Extrait du dossier pédagogique
réalisé par les Grignoux et consacré au film
Marina
de Stijn Coninx
Belgique, 2013, 2 h 02
Le dossier consacré à Marina aborde les différents thèmes du film en suggérant plusieurs pistes pour mener des animations avec des groupes de spectateurs (jeunes ou moins jeunes) après la projection. L'animation proposée sur cette page web vise à analyser le racisme et la discrimination à l'encontre de la communauté italienne à l'époque où se situe le film et dont ont été victimes les principaux protagonistes.
On pourrait dire que le racisme trouve son origine dans une peur irrationnelle de la différence et le rejet impulsif de l'autre, celui qui ne vit pas comme nous, celui qui vient d'ailleurs. Dépourvu de tout fondement objectif, le racisme a pourtant besoin pour fonctionner de «bonnes raisons» qu'il va inventer, répandre et ancrer dans l'imaginaire collectif. Ces raisons inventées, qui justifient le rejet plus ou moins violent de la population immigrée, vont ainsi devenir des vérités admises comme telles, que le raciste remettra rarement en cause. C'est ce qu'on appelle les préjugés — les immigrés seraient responsables de la crise, du chômage, de la délinquance… — qui peuvent entraîner différents types de comportements agressifs. Les victimes ressentent bien sûr ces attitudes comme étant profondément injustes, mais elles ne disposent guère de moyens pour le démontrer et s'en prémunir. Parfois relayé ou alimenté par les institutions, le racisme se retrouve donc à tous les niveaux de la société et a pour effet la marginalisation de la population d'origine étrangère, contrainte la plupart du temps de subir passivement nombre de paroles et d'actes humiliants.

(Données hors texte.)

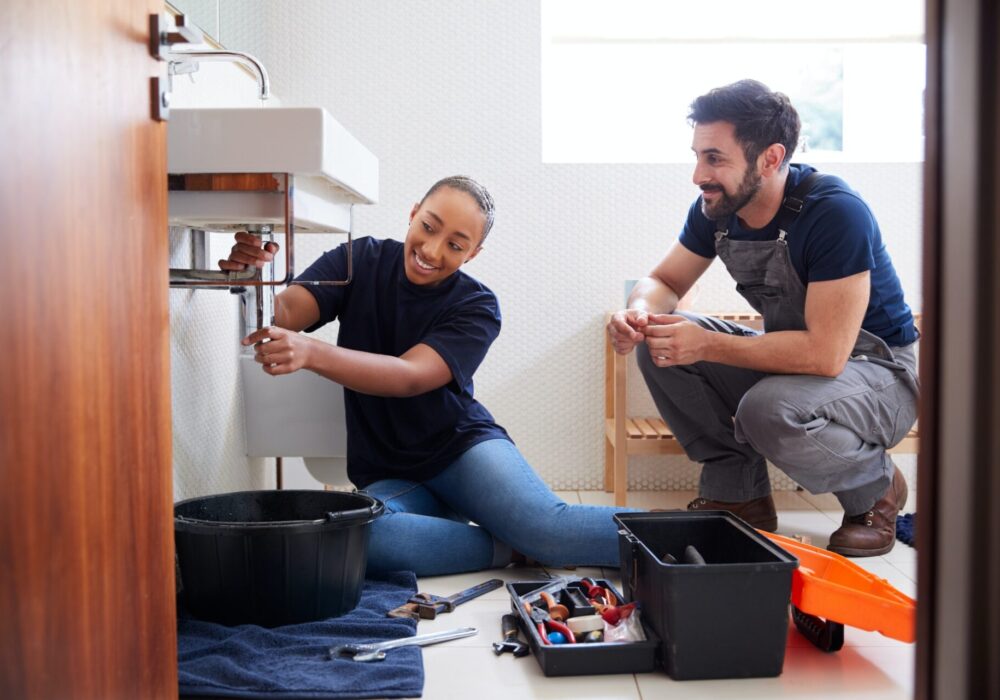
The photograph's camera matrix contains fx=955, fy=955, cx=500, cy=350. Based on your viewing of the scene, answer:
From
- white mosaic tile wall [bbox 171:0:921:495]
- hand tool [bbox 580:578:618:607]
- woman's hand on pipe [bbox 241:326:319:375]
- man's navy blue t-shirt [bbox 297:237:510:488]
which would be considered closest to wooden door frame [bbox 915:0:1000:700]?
hand tool [bbox 580:578:618:607]

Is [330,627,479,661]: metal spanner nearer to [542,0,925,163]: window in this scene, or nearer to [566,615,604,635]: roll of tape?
[566,615,604,635]: roll of tape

Marina met en scène un certain nombre de situations où la population belge de souche manifeste une conduite franchement raciste à l'égard des immigrés italiens, que ce soit à travers des propos insultants ou encore des comportements hostiles, agressifs et motivés par l'un ou l'autre préjugé. Le film met aussi l'accent sur une forme de racisme institutionnel, identifiable aux mesures discriminatoires mises en place à l'égard de cette communauté. Le but de cette animation, qui sera réalisée en petits groupes, est par conséquent de sensibiliser les élèves à cette dimension importante en les invitant tout d'abord à se souvenir des situations du film où les immigrés italiens sont victimes d'un traitement différent en raison de leur origine, puis à analyser en profondeur chacune de ces situations avec l'objectif de bien comprendre le fonctionnement arbitraire du racisme d'une part, et dans la perspective de former des adolescents ouverts à l'autre et actifs dans la lutte contre les préjugés d'autre part.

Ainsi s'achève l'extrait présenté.